The following post also appears over at ClarkHoward.com today.
Consumer goods are so cheap these days, you may assume that it’s better to buy new instead of repair. But that’s not necessarily the case. Sure, your community may no longer include the mom and pop economy that once supported cobblers, TV repairmen and tailors, but that doesn’t mean you’re doomed to throw away your easily repaired belongings. Whether you’re taking advantage of a warranty or attempting a DIY repair at home, you can save yourself a ton of cash.
Cell phone screens
Judging by how many of us have shattered our cell phone screens, you’d think they came coated in melted butter. Luckily a broken cell screen is no death sentence. Before you take it as an opportunity to upgrade your phone or hire out the task, you’d be smart to investigate this repair as a DIY job. The website iFixit.com sells iPhone repair kits ranging from the first generation to the latest 6s Plus. For a relatively low price you receive tools, supplies and access to a detailed YouTube video that simplifies the repair enough for us laypeople. Have a Android, not an iPhone? You can order repair kits for those as well!

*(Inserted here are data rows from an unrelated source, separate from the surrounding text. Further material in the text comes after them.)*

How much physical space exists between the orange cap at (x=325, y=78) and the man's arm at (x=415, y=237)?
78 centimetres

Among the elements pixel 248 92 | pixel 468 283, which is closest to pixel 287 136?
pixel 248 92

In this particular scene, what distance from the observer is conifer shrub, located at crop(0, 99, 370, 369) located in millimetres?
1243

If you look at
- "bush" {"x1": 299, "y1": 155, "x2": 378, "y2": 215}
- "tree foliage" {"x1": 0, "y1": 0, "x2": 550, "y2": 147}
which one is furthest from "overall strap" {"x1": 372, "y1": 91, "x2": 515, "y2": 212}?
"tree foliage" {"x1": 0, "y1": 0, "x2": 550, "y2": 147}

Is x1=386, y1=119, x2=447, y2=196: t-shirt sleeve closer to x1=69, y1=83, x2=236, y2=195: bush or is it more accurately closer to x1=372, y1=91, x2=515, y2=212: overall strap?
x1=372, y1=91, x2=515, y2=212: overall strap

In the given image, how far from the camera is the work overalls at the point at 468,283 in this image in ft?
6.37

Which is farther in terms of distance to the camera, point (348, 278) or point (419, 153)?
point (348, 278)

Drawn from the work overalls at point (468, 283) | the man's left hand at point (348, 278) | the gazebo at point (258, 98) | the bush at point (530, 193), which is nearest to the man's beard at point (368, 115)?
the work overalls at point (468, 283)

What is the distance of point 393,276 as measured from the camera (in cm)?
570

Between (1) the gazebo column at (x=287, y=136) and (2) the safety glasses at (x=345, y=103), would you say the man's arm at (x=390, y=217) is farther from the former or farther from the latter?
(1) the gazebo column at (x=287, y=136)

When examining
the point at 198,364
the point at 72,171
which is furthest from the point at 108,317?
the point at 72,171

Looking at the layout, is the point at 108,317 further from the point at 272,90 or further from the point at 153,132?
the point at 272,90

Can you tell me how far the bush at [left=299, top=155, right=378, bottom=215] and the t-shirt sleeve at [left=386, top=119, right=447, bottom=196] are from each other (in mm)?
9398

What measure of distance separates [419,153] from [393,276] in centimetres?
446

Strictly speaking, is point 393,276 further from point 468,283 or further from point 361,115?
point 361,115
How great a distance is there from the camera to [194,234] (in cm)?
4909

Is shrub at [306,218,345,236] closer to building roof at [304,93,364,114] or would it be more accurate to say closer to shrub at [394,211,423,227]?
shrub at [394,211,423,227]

Grandma might’ve had the skills to turn a collar and could likely outfit a wagonload of kids in homemade clothing without batting an eye, but even you can accomplish at least a few simple mending tasks. As long as you have YouTube and a needle and thread, you can replace a missing button, resew a opened seam or stitch a hem back up. Your rudimentary sewing skills can also serve beyond the wardrobe, as towels and sheets can often be brought back to life with nothing more than a few simple stitches. (I cannot be the only one whose binding comes undone on her otherwise perfectly good towels!) A few discreet stitches can often keep a small tear or loose seam from becoming an unfixable disaster. Have a sewing job that’s beyond your abilities? Ask your local dry cleaner, who can usually tackle the job.
Luggage and purses
Whether it’s a busted zipper or a loose liner, purses and luggage are definitely worth repairing. Most dry cleaners can easily fix zippers or liners, but you might want to first look up the warranty on your product, as many manufacturers guarantee their products and will repair or even replace their damaged items for free.

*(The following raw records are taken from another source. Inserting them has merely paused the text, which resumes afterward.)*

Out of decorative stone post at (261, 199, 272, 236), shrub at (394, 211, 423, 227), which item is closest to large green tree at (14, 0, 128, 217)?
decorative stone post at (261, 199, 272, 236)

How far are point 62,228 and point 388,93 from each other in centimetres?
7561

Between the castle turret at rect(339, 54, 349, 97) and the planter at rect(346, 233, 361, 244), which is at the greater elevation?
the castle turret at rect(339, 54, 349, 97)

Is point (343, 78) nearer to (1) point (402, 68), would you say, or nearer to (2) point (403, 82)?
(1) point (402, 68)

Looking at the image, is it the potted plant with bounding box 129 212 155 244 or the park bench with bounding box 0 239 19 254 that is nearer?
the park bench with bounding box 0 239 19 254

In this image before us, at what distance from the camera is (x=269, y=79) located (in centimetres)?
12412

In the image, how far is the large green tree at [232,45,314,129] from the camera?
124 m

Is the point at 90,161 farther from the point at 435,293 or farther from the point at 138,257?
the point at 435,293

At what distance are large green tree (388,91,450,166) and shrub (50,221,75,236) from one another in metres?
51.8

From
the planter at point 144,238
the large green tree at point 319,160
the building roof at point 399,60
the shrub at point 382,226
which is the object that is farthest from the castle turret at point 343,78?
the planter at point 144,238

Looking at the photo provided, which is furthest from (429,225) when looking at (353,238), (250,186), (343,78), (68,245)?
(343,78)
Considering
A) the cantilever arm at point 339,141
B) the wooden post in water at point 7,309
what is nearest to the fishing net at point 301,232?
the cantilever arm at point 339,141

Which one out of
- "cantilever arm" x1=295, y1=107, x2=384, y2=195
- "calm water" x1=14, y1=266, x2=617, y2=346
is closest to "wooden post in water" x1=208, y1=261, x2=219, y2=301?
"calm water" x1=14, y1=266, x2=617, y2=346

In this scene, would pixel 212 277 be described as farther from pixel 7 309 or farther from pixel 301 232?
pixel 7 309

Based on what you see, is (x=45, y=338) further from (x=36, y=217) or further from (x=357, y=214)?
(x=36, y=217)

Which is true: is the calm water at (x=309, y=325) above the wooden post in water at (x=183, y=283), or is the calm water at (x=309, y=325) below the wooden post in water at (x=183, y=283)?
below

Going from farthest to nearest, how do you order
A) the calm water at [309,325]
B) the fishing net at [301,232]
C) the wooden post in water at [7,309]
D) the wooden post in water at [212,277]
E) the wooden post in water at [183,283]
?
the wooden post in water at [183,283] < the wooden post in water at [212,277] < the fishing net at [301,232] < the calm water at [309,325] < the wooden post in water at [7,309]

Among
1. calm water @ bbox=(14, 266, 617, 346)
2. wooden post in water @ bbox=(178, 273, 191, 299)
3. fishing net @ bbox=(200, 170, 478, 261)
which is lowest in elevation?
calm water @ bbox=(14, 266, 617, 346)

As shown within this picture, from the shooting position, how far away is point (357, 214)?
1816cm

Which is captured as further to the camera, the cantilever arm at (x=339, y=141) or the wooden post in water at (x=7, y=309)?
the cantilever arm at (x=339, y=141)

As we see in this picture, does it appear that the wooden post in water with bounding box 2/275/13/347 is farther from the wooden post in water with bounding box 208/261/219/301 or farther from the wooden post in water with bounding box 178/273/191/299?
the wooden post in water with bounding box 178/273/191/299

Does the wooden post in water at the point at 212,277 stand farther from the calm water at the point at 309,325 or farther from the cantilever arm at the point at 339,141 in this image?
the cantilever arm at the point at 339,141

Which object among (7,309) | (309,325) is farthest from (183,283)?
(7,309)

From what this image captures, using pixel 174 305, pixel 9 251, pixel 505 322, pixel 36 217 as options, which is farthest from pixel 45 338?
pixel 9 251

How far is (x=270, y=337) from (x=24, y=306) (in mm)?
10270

Whether you’re a diehard sneakerhead or just a smart consumer who gets irritated when their shoes fall apart, Shoe Goo is the product for you. Described as “ideal for fixing worn soles or damaged heels,” this $5.99 tube of adhesive can lengthen the life of your shoes and help you keep your hard earned money in your pocket. There’s enough in each tube for multiple repairs, so it’ll pay for itself in no time flat.
It’s not uncommon for old wood furniture to look like it needs to be replaced, when really all it requires is a bit of TLC. You don’t need your own PBS show to complete the task, as a coat of Old English Scratch Cover can hide unsightly nicks and scratches to restore great aunt Ethel’s armoire. Prefer a funky modern look? Locate some bargain Habitat ReStore paint to channel your inner artist and bring new life to an old piece of furniture. (Check out this scrappy curbside table that I transformed a few years ago!) Chances are that your worn looking wooden furniture is higher quality than anything you’ll find at a mass retailer, so it’s worth it to put a few hours into refurbishing.
Don’t view a torn or broken item as an opportunity to buy new, instead look at it as an opportunity to show off your impressive DIY skills. Modern day consumer goods are so cheap that it’s tempting to replace instead of repair, but you’ll actually save money (and help the environment) by choosing to extend the life of your belongings. Keep your money for the things that really matter.
“Use it up, wear it out, make it do or do without.”